3. Set a heatproof bowl over a saucepan of simmering water. Add the butter, bittersweet chocolate and unsweetened chocolate and heat, stirring occasionally, just until melted- the chocolate and butter should be smooth and shiny but not so hot that the butter separates. Remove the bowl from the heat and set it on the counter to cool.

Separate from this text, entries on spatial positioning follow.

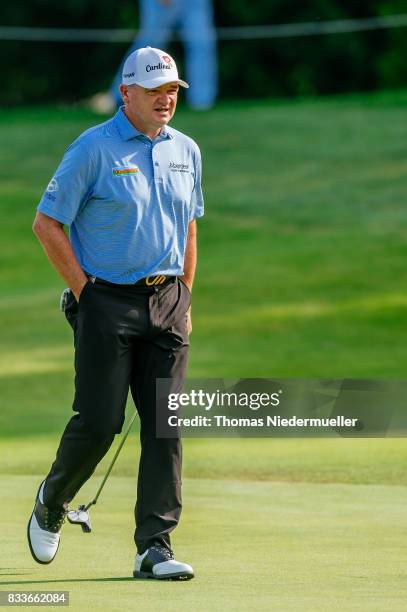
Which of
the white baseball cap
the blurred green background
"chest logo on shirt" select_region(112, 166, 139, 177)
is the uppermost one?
the white baseball cap

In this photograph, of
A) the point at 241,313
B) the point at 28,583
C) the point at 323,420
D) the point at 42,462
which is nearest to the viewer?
the point at 28,583

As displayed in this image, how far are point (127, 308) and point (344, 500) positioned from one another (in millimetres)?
2550

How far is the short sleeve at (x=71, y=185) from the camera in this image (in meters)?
6.01

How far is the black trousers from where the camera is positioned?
605cm

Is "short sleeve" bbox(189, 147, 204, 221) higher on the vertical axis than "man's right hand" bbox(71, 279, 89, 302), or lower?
higher

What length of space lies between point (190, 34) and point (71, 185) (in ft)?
114

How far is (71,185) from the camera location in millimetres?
6004

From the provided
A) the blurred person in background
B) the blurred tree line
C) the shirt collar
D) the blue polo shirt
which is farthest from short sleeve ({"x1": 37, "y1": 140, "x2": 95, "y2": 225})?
the blurred tree line

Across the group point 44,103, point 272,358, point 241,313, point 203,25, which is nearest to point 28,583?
point 272,358

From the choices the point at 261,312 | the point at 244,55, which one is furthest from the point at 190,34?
the point at 261,312

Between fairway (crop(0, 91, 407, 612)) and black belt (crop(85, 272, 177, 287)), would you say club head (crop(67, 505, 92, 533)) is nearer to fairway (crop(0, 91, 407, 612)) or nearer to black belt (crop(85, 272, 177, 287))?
fairway (crop(0, 91, 407, 612))

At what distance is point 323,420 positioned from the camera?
6.78 metres

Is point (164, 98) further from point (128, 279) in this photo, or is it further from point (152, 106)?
point (128, 279)

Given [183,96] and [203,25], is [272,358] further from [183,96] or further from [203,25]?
[183,96]
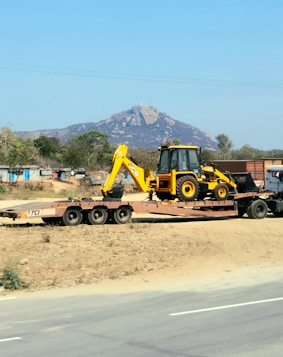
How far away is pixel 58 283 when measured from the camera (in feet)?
41.8

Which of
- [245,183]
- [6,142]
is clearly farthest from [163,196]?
[6,142]

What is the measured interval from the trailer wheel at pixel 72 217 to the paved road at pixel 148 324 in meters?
11.1

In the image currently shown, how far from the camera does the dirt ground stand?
13.2m

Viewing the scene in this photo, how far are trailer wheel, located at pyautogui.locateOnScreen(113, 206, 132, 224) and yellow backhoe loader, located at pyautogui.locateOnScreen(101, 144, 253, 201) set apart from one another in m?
0.96

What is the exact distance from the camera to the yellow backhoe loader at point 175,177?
24.2 m

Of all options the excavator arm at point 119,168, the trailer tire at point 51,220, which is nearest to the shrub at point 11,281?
the trailer tire at point 51,220

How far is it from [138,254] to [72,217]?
6249 millimetres

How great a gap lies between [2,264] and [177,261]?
182 inches

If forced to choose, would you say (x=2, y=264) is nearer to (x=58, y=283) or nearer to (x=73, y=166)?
(x=58, y=283)

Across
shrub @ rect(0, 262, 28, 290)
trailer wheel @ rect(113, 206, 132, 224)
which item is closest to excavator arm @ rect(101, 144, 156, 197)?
trailer wheel @ rect(113, 206, 132, 224)

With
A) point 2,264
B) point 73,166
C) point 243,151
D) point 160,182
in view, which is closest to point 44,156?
point 73,166

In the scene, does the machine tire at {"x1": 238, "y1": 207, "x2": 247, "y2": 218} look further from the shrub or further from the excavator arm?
the shrub

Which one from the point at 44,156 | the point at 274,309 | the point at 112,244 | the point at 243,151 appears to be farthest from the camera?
the point at 243,151

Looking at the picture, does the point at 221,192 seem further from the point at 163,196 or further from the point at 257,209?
the point at 163,196
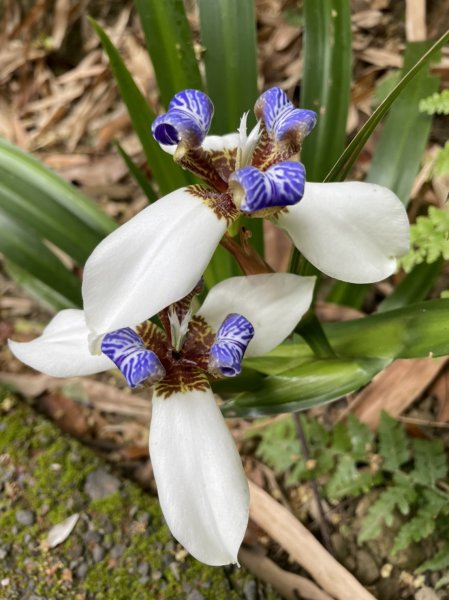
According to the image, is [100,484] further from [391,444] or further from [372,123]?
[372,123]

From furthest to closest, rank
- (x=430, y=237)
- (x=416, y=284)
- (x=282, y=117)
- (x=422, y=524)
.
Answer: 1. (x=416, y=284)
2. (x=422, y=524)
3. (x=430, y=237)
4. (x=282, y=117)

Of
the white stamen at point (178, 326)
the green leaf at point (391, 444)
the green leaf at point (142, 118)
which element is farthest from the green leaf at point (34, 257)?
the green leaf at point (391, 444)

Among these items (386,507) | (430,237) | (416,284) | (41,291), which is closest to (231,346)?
(430,237)

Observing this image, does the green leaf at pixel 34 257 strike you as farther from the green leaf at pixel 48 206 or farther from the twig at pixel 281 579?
the twig at pixel 281 579

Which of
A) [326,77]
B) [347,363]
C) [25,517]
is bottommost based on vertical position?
[25,517]

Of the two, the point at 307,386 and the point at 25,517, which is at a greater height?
the point at 307,386

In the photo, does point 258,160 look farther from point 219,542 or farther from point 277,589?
point 277,589

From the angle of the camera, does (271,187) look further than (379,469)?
No
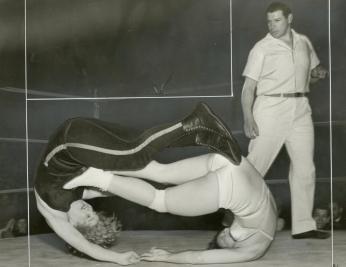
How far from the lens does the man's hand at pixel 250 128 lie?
8.07ft

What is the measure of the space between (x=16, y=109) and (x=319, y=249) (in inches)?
57.5

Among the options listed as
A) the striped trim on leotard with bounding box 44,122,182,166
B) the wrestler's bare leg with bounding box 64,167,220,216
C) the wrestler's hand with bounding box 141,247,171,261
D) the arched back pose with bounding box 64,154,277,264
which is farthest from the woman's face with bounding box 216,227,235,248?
the striped trim on leotard with bounding box 44,122,182,166

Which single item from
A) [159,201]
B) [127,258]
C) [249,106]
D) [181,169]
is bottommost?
[127,258]

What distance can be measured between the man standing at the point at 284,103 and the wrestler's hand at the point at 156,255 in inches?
21.3

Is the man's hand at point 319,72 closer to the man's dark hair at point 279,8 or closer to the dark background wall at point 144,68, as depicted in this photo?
the dark background wall at point 144,68

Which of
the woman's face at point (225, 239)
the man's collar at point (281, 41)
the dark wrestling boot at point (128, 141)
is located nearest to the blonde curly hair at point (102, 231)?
the dark wrestling boot at point (128, 141)

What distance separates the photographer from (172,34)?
249cm

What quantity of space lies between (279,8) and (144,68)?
0.63 meters

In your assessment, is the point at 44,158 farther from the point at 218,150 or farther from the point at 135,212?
the point at 218,150

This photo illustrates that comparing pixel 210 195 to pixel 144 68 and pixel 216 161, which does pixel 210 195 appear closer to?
pixel 216 161

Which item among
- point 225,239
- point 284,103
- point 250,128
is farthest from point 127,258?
point 284,103

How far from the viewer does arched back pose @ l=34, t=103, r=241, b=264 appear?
7.97 feet

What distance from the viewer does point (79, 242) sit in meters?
2.48

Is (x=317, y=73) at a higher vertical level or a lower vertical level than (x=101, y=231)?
higher
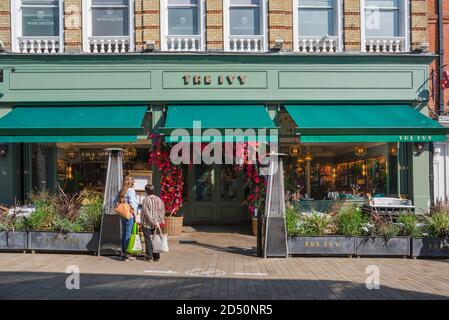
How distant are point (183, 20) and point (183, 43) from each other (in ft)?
2.32

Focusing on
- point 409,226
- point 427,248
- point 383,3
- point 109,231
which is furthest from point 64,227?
point 383,3

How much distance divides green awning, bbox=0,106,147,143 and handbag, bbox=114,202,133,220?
299 cm

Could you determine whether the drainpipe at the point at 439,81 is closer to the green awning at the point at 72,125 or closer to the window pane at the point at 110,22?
the green awning at the point at 72,125

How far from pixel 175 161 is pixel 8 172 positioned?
4926 mm

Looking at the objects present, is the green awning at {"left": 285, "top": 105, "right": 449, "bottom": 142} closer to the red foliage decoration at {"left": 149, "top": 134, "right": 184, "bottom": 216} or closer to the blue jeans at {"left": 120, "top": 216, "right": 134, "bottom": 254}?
the red foliage decoration at {"left": 149, "top": 134, "right": 184, "bottom": 216}

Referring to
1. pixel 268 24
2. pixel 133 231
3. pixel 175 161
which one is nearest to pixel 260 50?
pixel 268 24

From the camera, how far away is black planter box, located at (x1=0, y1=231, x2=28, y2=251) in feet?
33.2

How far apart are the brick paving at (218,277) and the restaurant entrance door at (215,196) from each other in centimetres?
370

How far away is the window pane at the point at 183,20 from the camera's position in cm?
1402

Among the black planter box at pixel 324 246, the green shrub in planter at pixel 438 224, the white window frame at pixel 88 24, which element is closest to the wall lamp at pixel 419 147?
Answer: the green shrub in planter at pixel 438 224

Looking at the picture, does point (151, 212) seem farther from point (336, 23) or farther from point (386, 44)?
point (386, 44)

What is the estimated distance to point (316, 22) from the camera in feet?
46.6
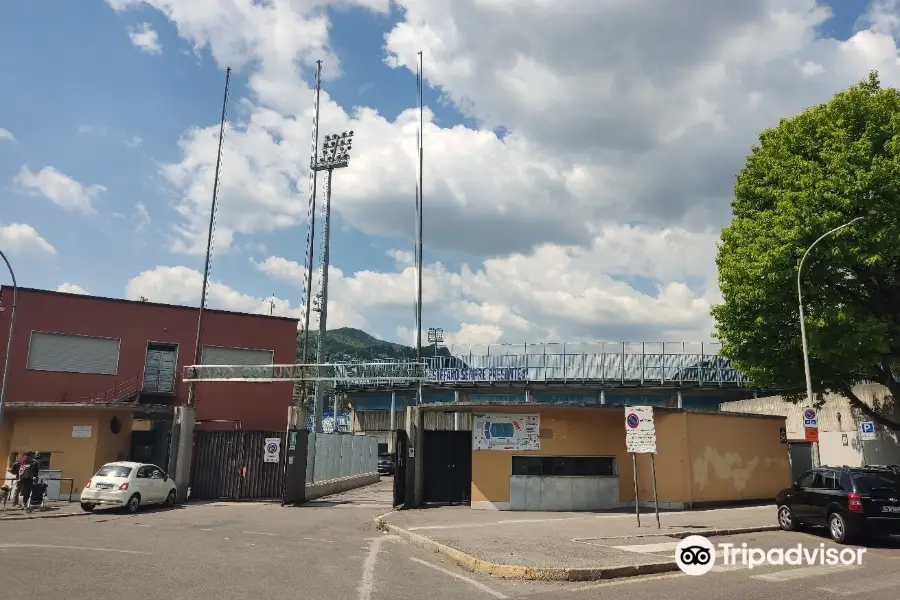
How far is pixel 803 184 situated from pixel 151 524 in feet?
73.9

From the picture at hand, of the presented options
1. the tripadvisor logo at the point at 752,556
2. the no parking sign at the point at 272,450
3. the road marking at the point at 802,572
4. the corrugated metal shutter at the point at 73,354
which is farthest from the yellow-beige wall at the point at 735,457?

4. Working with a stand mixer, preferably fitted with a paddle attachment, or with a hand mixer in a large bowl, beat the eggs and sugar together on medium-high speed for about 2 minutes, until they are pale and foamy. Beat in the vanilla extract, then scrape down the bowl. Reduce the mixer speed to low and add the melted butter and chocolate, mixing only until incorporated. WIth a rubber spatula, scrape down the bowl, then, on low speed, add the dry ingredients. Mix just until the dry ingredients disappear into the dough, which will be thick, smooth and shiny. Scrape down the bowl and, using the rubber spatula, mix in the semi-sweet and milk (or white) chunks, nuts and raisins- you’ll have more crunchies than dough at this point. (The dough can be wrapped in plastic and kept refrigerated for up to 3 days).
5. Drop the dough by generously heaping tablespoonfuls onto the baking sheets, leaving about an inch of space between mounds of dough.
6. Bake the cookies one sheet at a time for 10-12 minutes. The tops of the cookies will look dry but the interiors should still be soft. Remove the baking sheets and carefully, using a broad metal spatula, lift the cookies onto a cooling rack to cool room temperature.
7. Repeat with the remaining dough, baking only one sheet at a time and making sure to cool the baking sheets between batches.
8. If, when the cookies are cooled, the chocolate is still gooey and you’d like it to be a bit firmer, just pop the cookies into the fridge for about ten minutes.
Thanks for the recipe! I will have to try those cookies out! I like the healthy changes you made!
Welcome to TWD! Your cookies look good; glad you liked them. Mine were bigger, so no sliding in at 100 calories for me!
Nancy
The Dogs Eat the Crumbs
Welcome! I made little ones too. They were delicious.